China's central bank said it'll maintain a steady flow of credit for farmers and businesses that were affected by the country's May 12 earthquake, while keeping the currency's exchange rate stable.
Curbing inflation will take a "prominent position" among the government's priorities, the People's Bank of China said in a statement yesterday after its second-quarter monetary policy meeting. Steady growth and the prevention of rapid price increases will be the main goals of economic policies, the central bank said.

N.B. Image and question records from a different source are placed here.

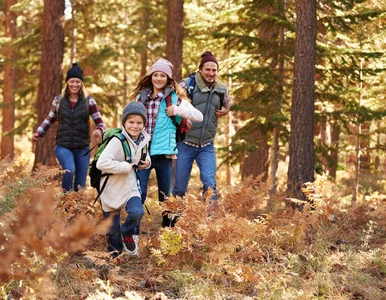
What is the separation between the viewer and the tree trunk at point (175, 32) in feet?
43.5

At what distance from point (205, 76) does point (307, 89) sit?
248 cm

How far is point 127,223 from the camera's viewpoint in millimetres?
6172

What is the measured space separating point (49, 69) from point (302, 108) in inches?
252

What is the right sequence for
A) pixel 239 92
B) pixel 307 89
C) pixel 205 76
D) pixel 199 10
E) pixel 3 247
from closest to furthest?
pixel 3 247 → pixel 205 76 → pixel 307 89 → pixel 239 92 → pixel 199 10

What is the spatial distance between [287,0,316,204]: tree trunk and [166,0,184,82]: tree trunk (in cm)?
451

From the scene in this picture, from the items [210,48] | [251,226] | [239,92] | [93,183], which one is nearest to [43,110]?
[239,92]

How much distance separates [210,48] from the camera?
54.6 feet

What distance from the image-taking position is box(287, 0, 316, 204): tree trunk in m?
9.32

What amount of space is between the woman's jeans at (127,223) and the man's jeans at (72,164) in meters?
2.31

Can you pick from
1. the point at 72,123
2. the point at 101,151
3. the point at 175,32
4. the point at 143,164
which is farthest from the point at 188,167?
the point at 175,32

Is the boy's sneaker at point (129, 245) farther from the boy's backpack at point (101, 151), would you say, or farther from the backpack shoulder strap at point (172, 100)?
the backpack shoulder strap at point (172, 100)

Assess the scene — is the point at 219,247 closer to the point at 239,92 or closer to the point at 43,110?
the point at 239,92

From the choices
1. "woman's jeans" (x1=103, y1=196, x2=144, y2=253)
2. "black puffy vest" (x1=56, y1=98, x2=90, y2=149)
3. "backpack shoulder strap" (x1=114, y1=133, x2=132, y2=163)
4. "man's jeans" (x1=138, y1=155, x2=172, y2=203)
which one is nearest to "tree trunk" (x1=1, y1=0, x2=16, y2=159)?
"black puffy vest" (x1=56, y1=98, x2=90, y2=149)

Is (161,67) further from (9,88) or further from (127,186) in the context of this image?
(9,88)
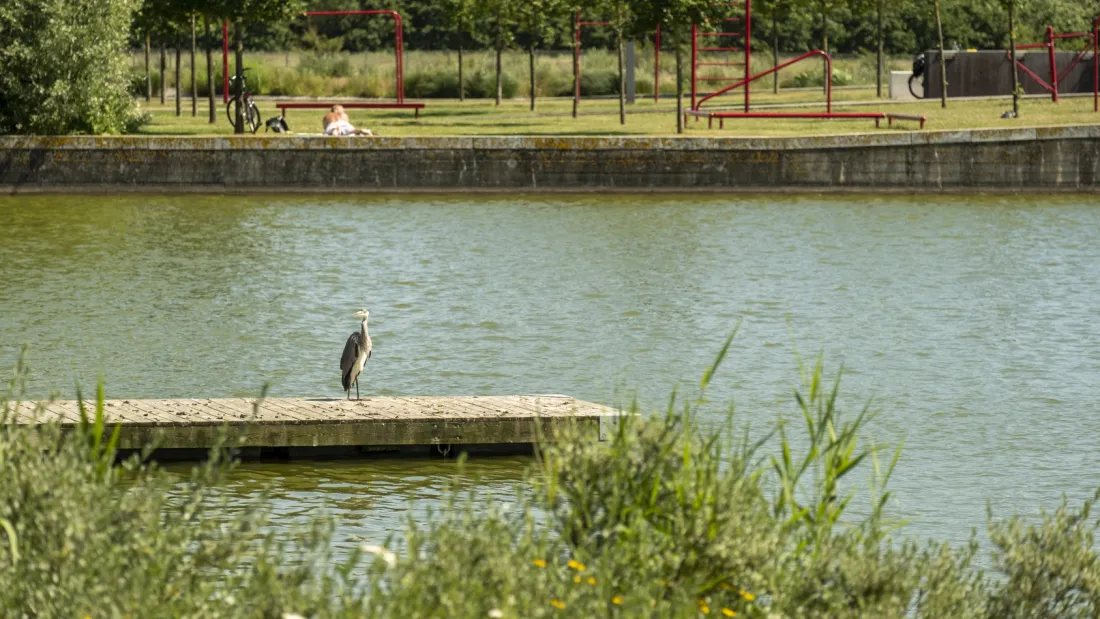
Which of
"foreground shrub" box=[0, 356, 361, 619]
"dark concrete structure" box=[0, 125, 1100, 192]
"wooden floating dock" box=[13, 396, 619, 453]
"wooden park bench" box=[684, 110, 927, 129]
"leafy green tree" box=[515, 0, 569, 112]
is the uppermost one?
"leafy green tree" box=[515, 0, 569, 112]

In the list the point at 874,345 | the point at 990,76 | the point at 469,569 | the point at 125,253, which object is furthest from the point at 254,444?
the point at 990,76

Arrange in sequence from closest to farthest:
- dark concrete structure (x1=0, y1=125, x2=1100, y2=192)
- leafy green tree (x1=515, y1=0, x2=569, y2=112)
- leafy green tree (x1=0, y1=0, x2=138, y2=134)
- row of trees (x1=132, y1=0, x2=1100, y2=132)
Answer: dark concrete structure (x1=0, y1=125, x2=1100, y2=192)
leafy green tree (x1=0, y1=0, x2=138, y2=134)
row of trees (x1=132, y1=0, x2=1100, y2=132)
leafy green tree (x1=515, y1=0, x2=569, y2=112)

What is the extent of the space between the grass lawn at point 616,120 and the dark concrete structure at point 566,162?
137 centimetres

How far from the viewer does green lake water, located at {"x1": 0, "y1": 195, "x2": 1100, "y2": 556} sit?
12.1m

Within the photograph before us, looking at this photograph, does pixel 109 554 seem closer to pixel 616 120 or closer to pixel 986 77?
pixel 616 120

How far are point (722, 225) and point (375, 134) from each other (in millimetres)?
7655

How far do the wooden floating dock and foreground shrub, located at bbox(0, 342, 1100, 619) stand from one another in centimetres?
385

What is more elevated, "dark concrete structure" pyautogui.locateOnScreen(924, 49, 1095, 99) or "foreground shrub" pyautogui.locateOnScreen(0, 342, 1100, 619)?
"dark concrete structure" pyautogui.locateOnScreen(924, 49, 1095, 99)

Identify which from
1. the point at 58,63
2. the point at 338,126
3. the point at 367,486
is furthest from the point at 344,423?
the point at 58,63

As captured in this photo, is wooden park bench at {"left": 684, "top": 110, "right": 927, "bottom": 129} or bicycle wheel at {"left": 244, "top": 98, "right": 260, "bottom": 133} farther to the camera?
bicycle wheel at {"left": 244, "top": 98, "right": 260, "bottom": 133}

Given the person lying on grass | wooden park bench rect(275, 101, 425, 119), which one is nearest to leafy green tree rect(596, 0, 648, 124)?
wooden park bench rect(275, 101, 425, 119)

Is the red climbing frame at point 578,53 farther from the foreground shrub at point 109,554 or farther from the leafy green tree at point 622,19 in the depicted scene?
the foreground shrub at point 109,554

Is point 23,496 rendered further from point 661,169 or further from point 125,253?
point 661,169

Central bank Governor Zhou Xiaochuan, who chaired the monetary policy committee's meeting, has to keep the economy growing whilst keeping a lid on wages, prices and food costs that threaten to cause inflation. China's highest decision-making body last week issued a statement that omitted the mention of "tight" monetary policy, a sign the government is under pressure to prevent inflation-curbing goals from crimping growth.
"The new policy goals have shifted," Frank Gong and Qian Wang, economists at JPMorgan Chase & Co, wrote in a research note yesterday. "The authorities are increasingly concerned about the potential slowdown of the Chinese economy given the further downshift in global demand and financial market turmoil, the increasing challenges faced by small and medium-sized enterprises and the rising living costs for the low-income group."
Zhou declined to comment when asked yesterday by reporters at a meeting of Asia-Pacific central bankers in Xi'an, Shaaxi Province.
China's economy grew 10.1 percent in the second quarter, the slowest pace since 2005.